What you need to do: Print the records below exactly, leaving out nothing.

Material to process:
__________________________________________________
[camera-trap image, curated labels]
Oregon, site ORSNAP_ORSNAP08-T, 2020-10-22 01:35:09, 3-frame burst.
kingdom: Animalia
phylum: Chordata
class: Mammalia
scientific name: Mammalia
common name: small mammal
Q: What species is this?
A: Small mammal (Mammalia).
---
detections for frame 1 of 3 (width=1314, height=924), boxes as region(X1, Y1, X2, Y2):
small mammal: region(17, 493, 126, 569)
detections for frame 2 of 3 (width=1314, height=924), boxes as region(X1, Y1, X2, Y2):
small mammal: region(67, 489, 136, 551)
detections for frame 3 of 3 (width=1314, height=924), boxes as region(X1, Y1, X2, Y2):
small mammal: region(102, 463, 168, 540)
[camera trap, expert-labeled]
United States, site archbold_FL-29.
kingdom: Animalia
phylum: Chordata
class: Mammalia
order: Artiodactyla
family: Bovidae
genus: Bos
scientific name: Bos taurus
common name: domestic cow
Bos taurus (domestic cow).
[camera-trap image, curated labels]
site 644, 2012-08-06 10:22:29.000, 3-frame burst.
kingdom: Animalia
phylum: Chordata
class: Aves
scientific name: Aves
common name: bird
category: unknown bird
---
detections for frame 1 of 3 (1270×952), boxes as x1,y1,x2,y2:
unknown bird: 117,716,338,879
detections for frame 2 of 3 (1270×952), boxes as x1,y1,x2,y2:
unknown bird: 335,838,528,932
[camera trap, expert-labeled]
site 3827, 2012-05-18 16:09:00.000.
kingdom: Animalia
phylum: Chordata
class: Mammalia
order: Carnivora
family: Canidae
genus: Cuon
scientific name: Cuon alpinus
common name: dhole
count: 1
__________________________________________________
Solution for this task:
[camera-trap image, curated labels]
Oregon, site ORSNAP_ORSNAP08-T, 2020-10-22 01:35:09, 3-frame burst.
kingdom: Animalia
phylum: Chordata
class: Mammalia
scientific name: Mammalia
common name: small mammal
Q: What species is this?
A: Small mammal (Mammalia).
---
detections for frame 1 of 3 (width=1314, height=924), boxes as region(X1, Y1, X2, Y2):
small mammal: region(17, 493, 126, 569)
detections for frame 2 of 3 (width=1314, height=924), boxes as region(X1, Y1, X2, Y2):
small mammal: region(67, 489, 136, 551)
detections for frame 3 of 3 (width=1314, height=924), boxes as region(X1, Y1, X2, Y2):
small mammal: region(102, 463, 168, 540)
[camera trap, expert-labeled]
United States, site archbold_FL-29.
kingdom: Animalia
phylum: Chordata
class: Mammalia
order: Artiodactyla
family: Bovidae
genus: Bos
scientific name: Bos taurus
common name: domestic cow
Bos taurus (domestic cow).
[camera-trap image, curated labels]
site 644, 2012-08-06 10:22:29.000, 3-frame burst.
kingdom: Animalia
phylum: Chordata
class: Aves
scientific name: Aves
common name: bird
category: unknown bird
---
detections for frame 1 of 3 (1270×952), boxes as x1,y1,x2,y2:
unknown bird: 117,716,338,879
detections for frame 2 of 3 (1270×952), boxes as x1,y1,x2,y2:
unknown bird: 335,838,528,932
[camera trap, expert-labeled]
site 3827, 2012-05-18 16:09:00.000.
kingdom: Animalia
phylum: Chordata
class: Mammalia
order: Carnivora
family: Canidae
genus: Cuon
scientific name: Cuon alpinus
common name: dhole
count: 1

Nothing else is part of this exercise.